:: Article ::

In past years, Georgia’s annual tilt with Vanderbilt has been regarded by fans and media as just one notch above one of the nonconference cupcakes on the schedule (a Twinkie?), elevated mainly by it being an SEC East game.
It’s been a low-key “rivalry” by any standards. Even on those rare occasions when Georgia had lost to the Commodores the previous year (only once out of the past 17 years), there wasn’t much of a build-up in terms of grudge factor and very little anticipation on the part of the Bulldog Nation. It was viewed as an aberration. “We lost to Vandy!”
That’s not to say that the Vandy game has always been an easy win for Georgia. The Dores have generally played with attitude and sometimes the Dawgs have barely eked out a victory against the school from Nashville. But even when they did there was still a sense that it was only Vandy. Remember the chagrin many UGA fans expressed over seeing Bulldog players celebrating at midfield after Brandon Coutu’s last-second field goal gave Georgia a much-needed win in 2007?
Last year’s game probably should have fallen into that category. Georgia won, but thanks to an implosion on the part of the Dawgs’ special teams, the game was much closer than it should have been. Plus it was more chippy than usual thanks to the Georgia players’ irritation over cut blocks and late hits. Three players (two from Georgia, one from Vandy) wound up serving half-game suspensions from the conference for their behavior in that game.
Ah, but what what has truly elevated the Georgia-Vanderbilt series from Little Debbie status in 2012 to something resembling full-on SEC rivalry (at least for this week) is last year’s postgame on-field confrontation between voluble Vandy head coach James Franklin and fiery Georgia defensive chief Todd Grantham.
Generally, nobody looks forward to the Vanderbilt game in the offseason, but there’s been a suprising amount of fan anticipation over this one. Richt was even asked about the rematch with the Commodores at one of those spring fan gatherings!

:::
:: Extracted records ::

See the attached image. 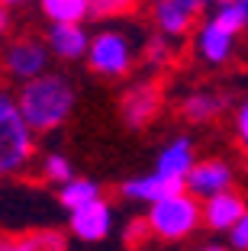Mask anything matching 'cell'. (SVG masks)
Listing matches in <instances>:
<instances>
[{
  "mask_svg": "<svg viewBox=\"0 0 248 251\" xmlns=\"http://www.w3.org/2000/svg\"><path fill=\"white\" fill-rule=\"evenodd\" d=\"M145 61L152 68H165L171 61V39H165L158 32V36H148L145 39Z\"/></svg>",
  "mask_w": 248,
  "mask_h": 251,
  "instance_id": "cell-21",
  "label": "cell"
},
{
  "mask_svg": "<svg viewBox=\"0 0 248 251\" xmlns=\"http://www.w3.org/2000/svg\"><path fill=\"white\" fill-rule=\"evenodd\" d=\"M161 103H165V90L158 81H136L119 97V116L129 129H145L161 113Z\"/></svg>",
  "mask_w": 248,
  "mask_h": 251,
  "instance_id": "cell-5",
  "label": "cell"
},
{
  "mask_svg": "<svg viewBox=\"0 0 248 251\" xmlns=\"http://www.w3.org/2000/svg\"><path fill=\"white\" fill-rule=\"evenodd\" d=\"M13 100L26 129L36 135V132H52V129L65 126L68 116L74 113L78 94H74V84L68 74L45 71L39 77H32V81L20 84Z\"/></svg>",
  "mask_w": 248,
  "mask_h": 251,
  "instance_id": "cell-1",
  "label": "cell"
},
{
  "mask_svg": "<svg viewBox=\"0 0 248 251\" xmlns=\"http://www.w3.org/2000/svg\"><path fill=\"white\" fill-rule=\"evenodd\" d=\"M155 3H161V0H155Z\"/></svg>",
  "mask_w": 248,
  "mask_h": 251,
  "instance_id": "cell-30",
  "label": "cell"
},
{
  "mask_svg": "<svg viewBox=\"0 0 248 251\" xmlns=\"http://www.w3.org/2000/svg\"><path fill=\"white\" fill-rule=\"evenodd\" d=\"M13 3H26V0H0V7L7 10V7H13Z\"/></svg>",
  "mask_w": 248,
  "mask_h": 251,
  "instance_id": "cell-27",
  "label": "cell"
},
{
  "mask_svg": "<svg viewBox=\"0 0 248 251\" xmlns=\"http://www.w3.org/2000/svg\"><path fill=\"white\" fill-rule=\"evenodd\" d=\"M0 251H68V238L58 229L0 232Z\"/></svg>",
  "mask_w": 248,
  "mask_h": 251,
  "instance_id": "cell-13",
  "label": "cell"
},
{
  "mask_svg": "<svg viewBox=\"0 0 248 251\" xmlns=\"http://www.w3.org/2000/svg\"><path fill=\"white\" fill-rule=\"evenodd\" d=\"M213 20H216L222 29H229L232 36H239V32L245 29V23H248V0H229V3H216V10H213Z\"/></svg>",
  "mask_w": 248,
  "mask_h": 251,
  "instance_id": "cell-19",
  "label": "cell"
},
{
  "mask_svg": "<svg viewBox=\"0 0 248 251\" xmlns=\"http://www.w3.org/2000/svg\"><path fill=\"white\" fill-rule=\"evenodd\" d=\"M87 42H90V32L84 29V23H52L49 36H45L49 55H58V58H65V61L84 58Z\"/></svg>",
  "mask_w": 248,
  "mask_h": 251,
  "instance_id": "cell-10",
  "label": "cell"
},
{
  "mask_svg": "<svg viewBox=\"0 0 248 251\" xmlns=\"http://www.w3.org/2000/svg\"><path fill=\"white\" fill-rule=\"evenodd\" d=\"M235 184V168L222 158H206V161H193V168L187 171L184 177V193L203 203V200L216 197V193H226L232 190Z\"/></svg>",
  "mask_w": 248,
  "mask_h": 251,
  "instance_id": "cell-6",
  "label": "cell"
},
{
  "mask_svg": "<svg viewBox=\"0 0 248 251\" xmlns=\"http://www.w3.org/2000/svg\"><path fill=\"white\" fill-rule=\"evenodd\" d=\"M235 39L229 29H222L216 20H206L200 23L197 29V55L206 61V65H226L229 58H232V49H235Z\"/></svg>",
  "mask_w": 248,
  "mask_h": 251,
  "instance_id": "cell-12",
  "label": "cell"
},
{
  "mask_svg": "<svg viewBox=\"0 0 248 251\" xmlns=\"http://www.w3.org/2000/svg\"><path fill=\"white\" fill-rule=\"evenodd\" d=\"M32 148H36V142L16 110L13 94L0 87V177L20 174L29 164Z\"/></svg>",
  "mask_w": 248,
  "mask_h": 251,
  "instance_id": "cell-2",
  "label": "cell"
},
{
  "mask_svg": "<svg viewBox=\"0 0 248 251\" xmlns=\"http://www.w3.org/2000/svg\"><path fill=\"white\" fill-rule=\"evenodd\" d=\"M148 235H152V232H148L145 219H129V226L123 229V242L129 245V248H136V245H142V242H145Z\"/></svg>",
  "mask_w": 248,
  "mask_h": 251,
  "instance_id": "cell-23",
  "label": "cell"
},
{
  "mask_svg": "<svg viewBox=\"0 0 248 251\" xmlns=\"http://www.w3.org/2000/svg\"><path fill=\"white\" fill-rule=\"evenodd\" d=\"M239 219H245V200L235 190L216 193V197L200 203V222H206L216 232H229Z\"/></svg>",
  "mask_w": 248,
  "mask_h": 251,
  "instance_id": "cell-11",
  "label": "cell"
},
{
  "mask_svg": "<svg viewBox=\"0 0 248 251\" xmlns=\"http://www.w3.org/2000/svg\"><path fill=\"white\" fill-rule=\"evenodd\" d=\"M49 23H84L90 16L87 0H39Z\"/></svg>",
  "mask_w": 248,
  "mask_h": 251,
  "instance_id": "cell-18",
  "label": "cell"
},
{
  "mask_svg": "<svg viewBox=\"0 0 248 251\" xmlns=\"http://www.w3.org/2000/svg\"><path fill=\"white\" fill-rule=\"evenodd\" d=\"M71 232L81 242H103L113 232V206L107 200H94L87 206H81L71 213Z\"/></svg>",
  "mask_w": 248,
  "mask_h": 251,
  "instance_id": "cell-9",
  "label": "cell"
},
{
  "mask_svg": "<svg viewBox=\"0 0 248 251\" xmlns=\"http://www.w3.org/2000/svg\"><path fill=\"white\" fill-rule=\"evenodd\" d=\"M235 135H239V142L248 139V106L245 103L235 110Z\"/></svg>",
  "mask_w": 248,
  "mask_h": 251,
  "instance_id": "cell-25",
  "label": "cell"
},
{
  "mask_svg": "<svg viewBox=\"0 0 248 251\" xmlns=\"http://www.w3.org/2000/svg\"><path fill=\"white\" fill-rule=\"evenodd\" d=\"M42 174H45V180H52V184H68V180L74 177V164L68 161L65 155H58V151H52V155H45V161H42Z\"/></svg>",
  "mask_w": 248,
  "mask_h": 251,
  "instance_id": "cell-20",
  "label": "cell"
},
{
  "mask_svg": "<svg viewBox=\"0 0 248 251\" xmlns=\"http://www.w3.org/2000/svg\"><path fill=\"white\" fill-rule=\"evenodd\" d=\"M206 3L210 0H161V3H155V20H158L161 36H187Z\"/></svg>",
  "mask_w": 248,
  "mask_h": 251,
  "instance_id": "cell-8",
  "label": "cell"
},
{
  "mask_svg": "<svg viewBox=\"0 0 248 251\" xmlns=\"http://www.w3.org/2000/svg\"><path fill=\"white\" fill-rule=\"evenodd\" d=\"M203 251H229V248H222V245H206Z\"/></svg>",
  "mask_w": 248,
  "mask_h": 251,
  "instance_id": "cell-28",
  "label": "cell"
},
{
  "mask_svg": "<svg viewBox=\"0 0 248 251\" xmlns=\"http://www.w3.org/2000/svg\"><path fill=\"white\" fill-rule=\"evenodd\" d=\"M123 197L129 200H139V203H158L165 197H174V193H184V180H174V177H165V174H142V177H132L126 180L123 187Z\"/></svg>",
  "mask_w": 248,
  "mask_h": 251,
  "instance_id": "cell-14",
  "label": "cell"
},
{
  "mask_svg": "<svg viewBox=\"0 0 248 251\" xmlns=\"http://www.w3.org/2000/svg\"><path fill=\"white\" fill-rule=\"evenodd\" d=\"M145 226L152 235L168 238V242H181V238L193 235V232L203 226L200 222V203L190 193H174V197H165L158 203L148 206Z\"/></svg>",
  "mask_w": 248,
  "mask_h": 251,
  "instance_id": "cell-3",
  "label": "cell"
},
{
  "mask_svg": "<svg viewBox=\"0 0 248 251\" xmlns=\"http://www.w3.org/2000/svg\"><path fill=\"white\" fill-rule=\"evenodd\" d=\"M193 161H197V155H193V142H190L187 135H177V139H171L168 145L161 148L158 164H155V174L184 180V177H187V171L193 168Z\"/></svg>",
  "mask_w": 248,
  "mask_h": 251,
  "instance_id": "cell-15",
  "label": "cell"
},
{
  "mask_svg": "<svg viewBox=\"0 0 248 251\" xmlns=\"http://www.w3.org/2000/svg\"><path fill=\"white\" fill-rule=\"evenodd\" d=\"M100 197H103L100 184L90 180V177H78V174H74L68 184H61V190H58V203L68 209V213L87 206V203H94V200H100Z\"/></svg>",
  "mask_w": 248,
  "mask_h": 251,
  "instance_id": "cell-17",
  "label": "cell"
},
{
  "mask_svg": "<svg viewBox=\"0 0 248 251\" xmlns=\"http://www.w3.org/2000/svg\"><path fill=\"white\" fill-rule=\"evenodd\" d=\"M3 68H7L10 77L26 84V81H32V77L49 71V49H45L42 39H32V36L16 39L3 52Z\"/></svg>",
  "mask_w": 248,
  "mask_h": 251,
  "instance_id": "cell-7",
  "label": "cell"
},
{
  "mask_svg": "<svg viewBox=\"0 0 248 251\" xmlns=\"http://www.w3.org/2000/svg\"><path fill=\"white\" fill-rule=\"evenodd\" d=\"M229 245H232V251H245L248 248V216L239 219L232 229H229Z\"/></svg>",
  "mask_w": 248,
  "mask_h": 251,
  "instance_id": "cell-24",
  "label": "cell"
},
{
  "mask_svg": "<svg viewBox=\"0 0 248 251\" xmlns=\"http://www.w3.org/2000/svg\"><path fill=\"white\" fill-rule=\"evenodd\" d=\"M84 58H87V65L94 68L97 74H103V77H123L132 68V45L123 32L103 29V32H97V36H90Z\"/></svg>",
  "mask_w": 248,
  "mask_h": 251,
  "instance_id": "cell-4",
  "label": "cell"
},
{
  "mask_svg": "<svg viewBox=\"0 0 248 251\" xmlns=\"http://www.w3.org/2000/svg\"><path fill=\"white\" fill-rule=\"evenodd\" d=\"M229 106V97L219 90H193L184 97L181 113L187 123H210V119L222 116V110Z\"/></svg>",
  "mask_w": 248,
  "mask_h": 251,
  "instance_id": "cell-16",
  "label": "cell"
},
{
  "mask_svg": "<svg viewBox=\"0 0 248 251\" xmlns=\"http://www.w3.org/2000/svg\"><path fill=\"white\" fill-rule=\"evenodd\" d=\"M136 7V0H87L90 16H100V20H113V16H123Z\"/></svg>",
  "mask_w": 248,
  "mask_h": 251,
  "instance_id": "cell-22",
  "label": "cell"
},
{
  "mask_svg": "<svg viewBox=\"0 0 248 251\" xmlns=\"http://www.w3.org/2000/svg\"><path fill=\"white\" fill-rule=\"evenodd\" d=\"M210 3H213V7H216V3H229V0H210Z\"/></svg>",
  "mask_w": 248,
  "mask_h": 251,
  "instance_id": "cell-29",
  "label": "cell"
},
{
  "mask_svg": "<svg viewBox=\"0 0 248 251\" xmlns=\"http://www.w3.org/2000/svg\"><path fill=\"white\" fill-rule=\"evenodd\" d=\"M7 26H10V13L3 7H0V39H3V32H7Z\"/></svg>",
  "mask_w": 248,
  "mask_h": 251,
  "instance_id": "cell-26",
  "label": "cell"
}]
</instances>
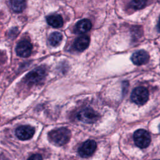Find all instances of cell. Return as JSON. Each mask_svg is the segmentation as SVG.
<instances>
[{
	"label": "cell",
	"instance_id": "1",
	"mask_svg": "<svg viewBox=\"0 0 160 160\" xmlns=\"http://www.w3.org/2000/svg\"><path fill=\"white\" fill-rule=\"evenodd\" d=\"M71 138V132L65 128H60L51 131L48 133L49 141L56 146H63L68 143Z\"/></svg>",
	"mask_w": 160,
	"mask_h": 160
},
{
	"label": "cell",
	"instance_id": "2",
	"mask_svg": "<svg viewBox=\"0 0 160 160\" xmlns=\"http://www.w3.org/2000/svg\"><path fill=\"white\" fill-rule=\"evenodd\" d=\"M149 98L148 90L142 86L136 88L132 92L131 99L132 102L138 104L142 105L145 104Z\"/></svg>",
	"mask_w": 160,
	"mask_h": 160
},
{
	"label": "cell",
	"instance_id": "3",
	"mask_svg": "<svg viewBox=\"0 0 160 160\" xmlns=\"http://www.w3.org/2000/svg\"><path fill=\"white\" fill-rule=\"evenodd\" d=\"M134 141L136 145L140 148L148 147L151 142V136L149 133L142 129H138L134 133Z\"/></svg>",
	"mask_w": 160,
	"mask_h": 160
},
{
	"label": "cell",
	"instance_id": "4",
	"mask_svg": "<svg viewBox=\"0 0 160 160\" xmlns=\"http://www.w3.org/2000/svg\"><path fill=\"white\" fill-rule=\"evenodd\" d=\"M77 118L83 122L92 124L98 121L99 119V114L92 109L86 108L78 112Z\"/></svg>",
	"mask_w": 160,
	"mask_h": 160
},
{
	"label": "cell",
	"instance_id": "5",
	"mask_svg": "<svg viewBox=\"0 0 160 160\" xmlns=\"http://www.w3.org/2000/svg\"><path fill=\"white\" fill-rule=\"evenodd\" d=\"M46 75V70L43 68H38L28 74L26 77V81L28 84H37L43 80Z\"/></svg>",
	"mask_w": 160,
	"mask_h": 160
},
{
	"label": "cell",
	"instance_id": "6",
	"mask_svg": "<svg viewBox=\"0 0 160 160\" xmlns=\"http://www.w3.org/2000/svg\"><path fill=\"white\" fill-rule=\"evenodd\" d=\"M96 147V142L94 140H88L83 142L79 148L78 152L81 157L88 158L94 152Z\"/></svg>",
	"mask_w": 160,
	"mask_h": 160
},
{
	"label": "cell",
	"instance_id": "7",
	"mask_svg": "<svg viewBox=\"0 0 160 160\" xmlns=\"http://www.w3.org/2000/svg\"><path fill=\"white\" fill-rule=\"evenodd\" d=\"M32 44L28 40H22L19 42L16 48L17 54L22 58L29 56L32 52Z\"/></svg>",
	"mask_w": 160,
	"mask_h": 160
},
{
	"label": "cell",
	"instance_id": "8",
	"mask_svg": "<svg viewBox=\"0 0 160 160\" xmlns=\"http://www.w3.org/2000/svg\"><path fill=\"white\" fill-rule=\"evenodd\" d=\"M34 134V128L31 126L25 125L18 127L16 130V135L21 140L31 139Z\"/></svg>",
	"mask_w": 160,
	"mask_h": 160
},
{
	"label": "cell",
	"instance_id": "9",
	"mask_svg": "<svg viewBox=\"0 0 160 160\" xmlns=\"http://www.w3.org/2000/svg\"><path fill=\"white\" fill-rule=\"evenodd\" d=\"M131 59L133 64L139 66L147 63L149 59V56L146 51L139 50L133 53Z\"/></svg>",
	"mask_w": 160,
	"mask_h": 160
},
{
	"label": "cell",
	"instance_id": "10",
	"mask_svg": "<svg viewBox=\"0 0 160 160\" xmlns=\"http://www.w3.org/2000/svg\"><path fill=\"white\" fill-rule=\"evenodd\" d=\"M90 42L89 38L87 36H82L78 38L74 43V48L79 51H82L85 50L89 46Z\"/></svg>",
	"mask_w": 160,
	"mask_h": 160
},
{
	"label": "cell",
	"instance_id": "11",
	"mask_svg": "<svg viewBox=\"0 0 160 160\" xmlns=\"http://www.w3.org/2000/svg\"><path fill=\"white\" fill-rule=\"evenodd\" d=\"M92 27L91 21L88 19H84L78 21L76 25L75 29L77 32L80 34L85 33L89 31Z\"/></svg>",
	"mask_w": 160,
	"mask_h": 160
},
{
	"label": "cell",
	"instance_id": "12",
	"mask_svg": "<svg viewBox=\"0 0 160 160\" xmlns=\"http://www.w3.org/2000/svg\"><path fill=\"white\" fill-rule=\"evenodd\" d=\"M46 21L49 25L54 28H61L63 25L62 18L59 14L49 15L46 18Z\"/></svg>",
	"mask_w": 160,
	"mask_h": 160
},
{
	"label": "cell",
	"instance_id": "13",
	"mask_svg": "<svg viewBox=\"0 0 160 160\" xmlns=\"http://www.w3.org/2000/svg\"><path fill=\"white\" fill-rule=\"evenodd\" d=\"M10 5L12 9L16 12H21L26 8L25 0H10Z\"/></svg>",
	"mask_w": 160,
	"mask_h": 160
},
{
	"label": "cell",
	"instance_id": "14",
	"mask_svg": "<svg viewBox=\"0 0 160 160\" xmlns=\"http://www.w3.org/2000/svg\"><path fill=\"white\" fill-rule=\"evenodd\" d=\"M62 38V34L58 32H54L51 34L49 37V42L52 46H58Z\"/></svg>",
	"mask_w": 160,
	"mask_h": 160
},
{
	"label": "cell",
	"instance_id": "15",
	"mask_svg": "<svg viewBox=\"0 0 160 160\" xmlns=\"http://www.w3.org/2000/svg\"><path fill=\"white\" fill-rule=\"evenodd\" d=\"M146 1L147 0H132L131 6L134 9H140L145 6Z\"/></svg>",
	"mask_w": 160,
	"mask_h": 160
},
{
	"label": "cell",
	"instance_id": "16",
	"mask_svg": "<svg viewBox=\"0 0 160 160\" xmlns=\"http://www.w3.org/2000/svg\"><path fill=\"white\" fill-rule=\"evenodd\" d=\"M28 160H42V156L40 154H33Z\"/></svg>",
	"mask_w": 160,
	"mask_h": 160
},
{
	"label": "cell",
	"instance_id": "17",
	"mask_svg": "<svg viewBox=\"0 0 160 160\" xmlns=\"http://www.w3.org/2000/svg\"><path fill=\"white\" fill-rule=\"evenodd\" d=\"M158 29H159V31H160V18H159V22H158Z\"/></svg>",
	"mask_w": 160,
	"mask_h": 160
}]
</instances>
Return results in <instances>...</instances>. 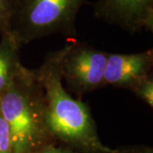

:::

### [What needs to be done]
According to the article on the Georgia-Vanderbilt series, how many players served half-game conference suspensions for their behavior in last year's game?

### [Task answer]
Three players: two from Georgia and one from Vanderbilt.